[Records contained in a dataset]

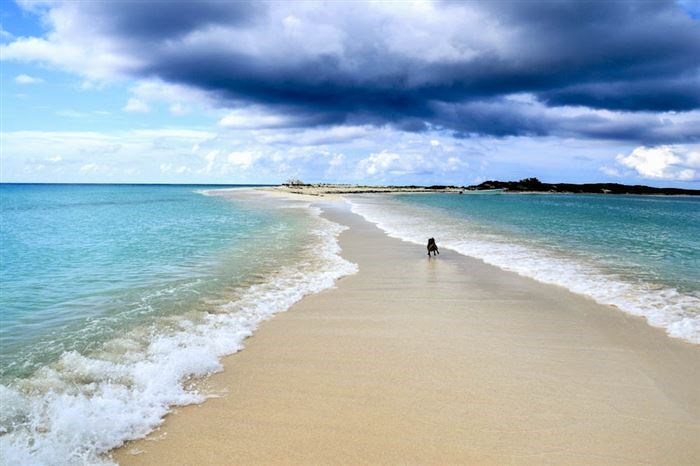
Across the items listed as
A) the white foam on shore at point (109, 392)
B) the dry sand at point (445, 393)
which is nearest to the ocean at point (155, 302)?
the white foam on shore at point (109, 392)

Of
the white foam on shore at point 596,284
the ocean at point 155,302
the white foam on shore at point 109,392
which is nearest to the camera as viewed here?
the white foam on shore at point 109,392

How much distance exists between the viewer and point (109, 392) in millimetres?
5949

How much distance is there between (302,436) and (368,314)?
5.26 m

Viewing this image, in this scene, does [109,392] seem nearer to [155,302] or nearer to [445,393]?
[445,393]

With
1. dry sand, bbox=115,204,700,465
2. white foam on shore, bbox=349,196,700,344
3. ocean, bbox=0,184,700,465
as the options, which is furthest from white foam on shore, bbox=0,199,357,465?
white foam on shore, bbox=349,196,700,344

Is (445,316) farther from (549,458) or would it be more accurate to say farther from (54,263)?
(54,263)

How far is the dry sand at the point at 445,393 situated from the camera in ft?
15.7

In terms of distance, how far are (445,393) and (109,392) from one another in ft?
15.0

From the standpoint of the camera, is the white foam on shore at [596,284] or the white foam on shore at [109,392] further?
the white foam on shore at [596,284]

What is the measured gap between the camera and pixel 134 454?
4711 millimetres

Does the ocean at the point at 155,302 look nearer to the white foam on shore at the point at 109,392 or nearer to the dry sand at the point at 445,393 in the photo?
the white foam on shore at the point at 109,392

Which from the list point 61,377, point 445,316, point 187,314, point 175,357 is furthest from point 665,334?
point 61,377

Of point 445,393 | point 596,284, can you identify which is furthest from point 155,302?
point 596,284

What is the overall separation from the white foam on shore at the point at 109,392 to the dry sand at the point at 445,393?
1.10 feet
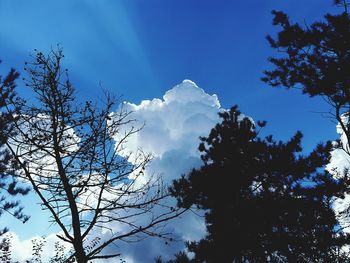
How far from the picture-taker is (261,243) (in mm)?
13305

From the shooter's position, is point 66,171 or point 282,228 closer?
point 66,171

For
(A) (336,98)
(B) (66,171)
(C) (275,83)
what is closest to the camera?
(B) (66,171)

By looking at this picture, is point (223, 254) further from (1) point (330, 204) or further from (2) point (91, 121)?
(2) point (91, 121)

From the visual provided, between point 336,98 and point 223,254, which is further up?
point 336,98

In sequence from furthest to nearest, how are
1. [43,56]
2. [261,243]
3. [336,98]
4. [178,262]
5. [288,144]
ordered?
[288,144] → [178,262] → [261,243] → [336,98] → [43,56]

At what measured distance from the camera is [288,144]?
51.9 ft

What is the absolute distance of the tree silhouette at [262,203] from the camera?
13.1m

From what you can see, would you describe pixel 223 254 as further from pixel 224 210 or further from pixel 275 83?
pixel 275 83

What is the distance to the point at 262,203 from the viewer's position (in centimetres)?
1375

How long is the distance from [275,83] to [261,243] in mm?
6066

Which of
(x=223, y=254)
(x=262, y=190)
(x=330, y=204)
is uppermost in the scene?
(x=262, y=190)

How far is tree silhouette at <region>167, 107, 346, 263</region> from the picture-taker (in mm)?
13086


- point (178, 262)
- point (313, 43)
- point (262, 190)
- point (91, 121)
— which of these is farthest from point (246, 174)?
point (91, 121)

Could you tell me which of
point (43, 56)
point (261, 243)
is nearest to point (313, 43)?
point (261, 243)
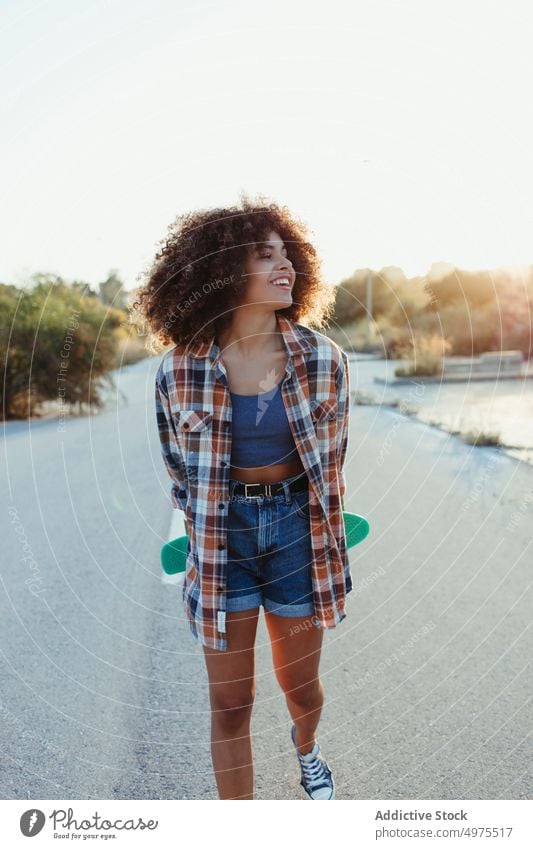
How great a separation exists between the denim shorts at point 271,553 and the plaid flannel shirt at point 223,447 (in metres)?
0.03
==
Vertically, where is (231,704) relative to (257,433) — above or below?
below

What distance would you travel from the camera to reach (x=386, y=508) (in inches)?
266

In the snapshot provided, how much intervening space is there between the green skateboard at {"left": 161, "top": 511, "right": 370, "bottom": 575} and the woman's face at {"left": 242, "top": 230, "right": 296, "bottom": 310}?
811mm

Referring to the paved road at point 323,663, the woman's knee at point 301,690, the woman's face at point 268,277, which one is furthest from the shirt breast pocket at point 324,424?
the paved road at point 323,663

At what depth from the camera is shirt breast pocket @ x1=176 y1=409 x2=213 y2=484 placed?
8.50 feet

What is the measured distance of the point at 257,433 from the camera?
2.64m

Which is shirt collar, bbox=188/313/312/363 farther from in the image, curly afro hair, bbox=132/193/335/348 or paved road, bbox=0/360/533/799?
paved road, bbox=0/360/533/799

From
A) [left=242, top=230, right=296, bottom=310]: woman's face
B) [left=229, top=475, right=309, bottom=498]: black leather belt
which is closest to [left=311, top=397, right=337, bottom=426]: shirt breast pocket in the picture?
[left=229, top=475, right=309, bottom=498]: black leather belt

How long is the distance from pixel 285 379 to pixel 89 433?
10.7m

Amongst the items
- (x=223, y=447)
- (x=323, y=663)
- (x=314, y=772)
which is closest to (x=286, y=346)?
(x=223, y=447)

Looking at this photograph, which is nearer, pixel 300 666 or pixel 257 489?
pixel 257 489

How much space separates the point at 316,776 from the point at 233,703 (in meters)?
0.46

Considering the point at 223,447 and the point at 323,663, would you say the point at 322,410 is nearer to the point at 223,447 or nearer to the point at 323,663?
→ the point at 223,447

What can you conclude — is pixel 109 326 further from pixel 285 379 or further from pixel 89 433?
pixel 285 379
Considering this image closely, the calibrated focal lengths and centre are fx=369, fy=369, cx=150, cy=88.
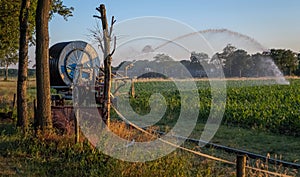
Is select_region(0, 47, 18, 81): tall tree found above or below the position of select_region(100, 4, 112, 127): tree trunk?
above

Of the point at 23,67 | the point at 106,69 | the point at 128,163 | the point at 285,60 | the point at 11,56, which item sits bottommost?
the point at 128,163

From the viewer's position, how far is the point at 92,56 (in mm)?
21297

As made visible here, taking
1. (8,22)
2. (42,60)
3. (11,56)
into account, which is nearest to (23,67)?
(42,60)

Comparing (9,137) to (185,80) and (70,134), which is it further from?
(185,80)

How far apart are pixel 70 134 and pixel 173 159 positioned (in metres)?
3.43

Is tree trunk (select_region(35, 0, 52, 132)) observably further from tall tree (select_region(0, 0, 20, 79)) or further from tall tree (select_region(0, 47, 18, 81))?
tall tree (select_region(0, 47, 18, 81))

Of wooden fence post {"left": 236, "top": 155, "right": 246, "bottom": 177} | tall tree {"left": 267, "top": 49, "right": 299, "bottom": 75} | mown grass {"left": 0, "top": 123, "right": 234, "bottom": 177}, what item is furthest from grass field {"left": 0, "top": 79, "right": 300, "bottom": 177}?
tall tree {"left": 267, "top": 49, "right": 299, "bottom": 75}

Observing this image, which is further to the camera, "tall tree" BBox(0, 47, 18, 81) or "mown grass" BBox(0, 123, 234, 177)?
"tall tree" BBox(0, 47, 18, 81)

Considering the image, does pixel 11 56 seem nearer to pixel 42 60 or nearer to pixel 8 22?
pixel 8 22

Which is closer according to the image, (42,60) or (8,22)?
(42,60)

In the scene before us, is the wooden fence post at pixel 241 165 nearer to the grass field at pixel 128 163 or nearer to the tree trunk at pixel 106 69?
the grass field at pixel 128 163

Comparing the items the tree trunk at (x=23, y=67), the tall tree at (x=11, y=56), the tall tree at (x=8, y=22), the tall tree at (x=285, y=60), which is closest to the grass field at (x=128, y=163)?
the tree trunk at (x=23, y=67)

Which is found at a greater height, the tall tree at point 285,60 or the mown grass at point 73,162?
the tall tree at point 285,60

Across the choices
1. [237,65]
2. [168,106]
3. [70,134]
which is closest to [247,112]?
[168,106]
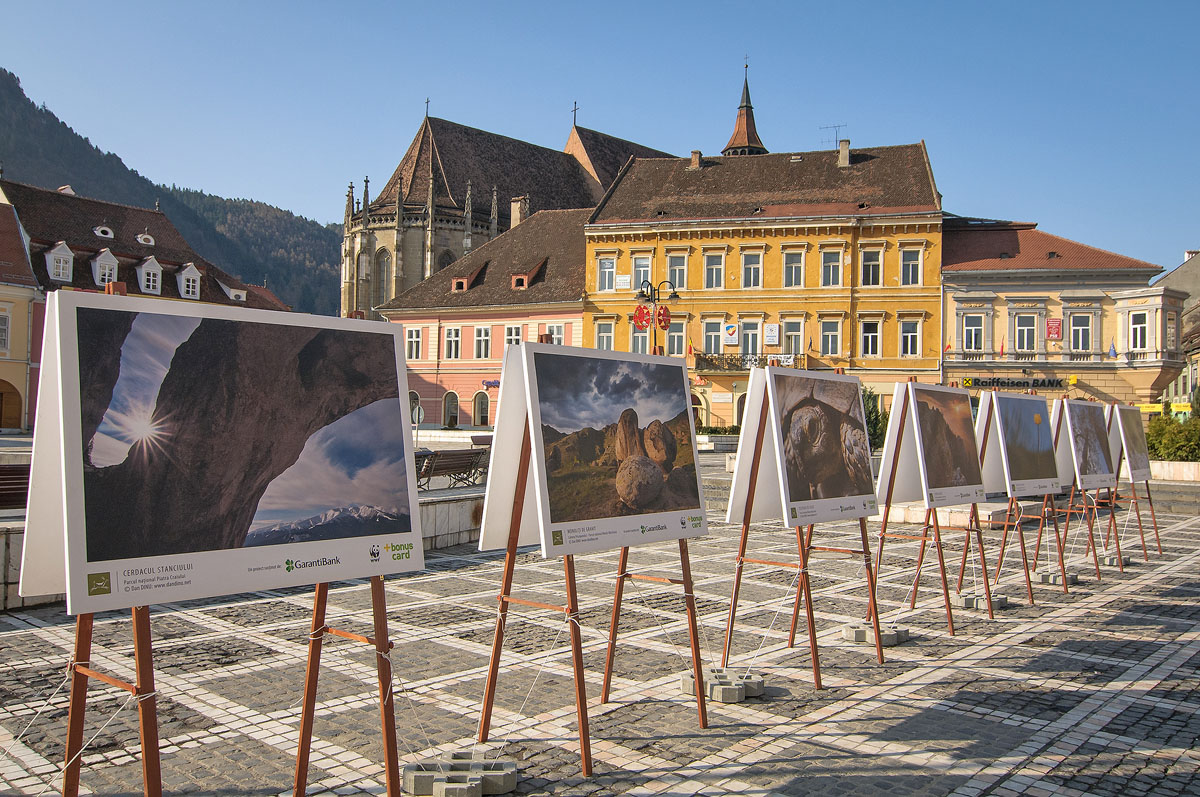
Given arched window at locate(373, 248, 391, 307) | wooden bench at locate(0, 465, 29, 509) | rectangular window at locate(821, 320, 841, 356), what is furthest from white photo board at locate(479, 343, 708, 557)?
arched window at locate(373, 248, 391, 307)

● EXERCISE DESCRIPTION: Return every line of the records that contains the word "scene".

● SOLUTION TO THE EXERCISE:
Viewing this image, in this scene, does [109,392] seem nearer to [155,302] or nearer to [445,393]?
is uppermost in the scene?
In the scene before us, is the wooden fence post at pixel 241 165 nearer to the grass field at pixel 128 163 or nearer to the tree trunk at pixel 106 69?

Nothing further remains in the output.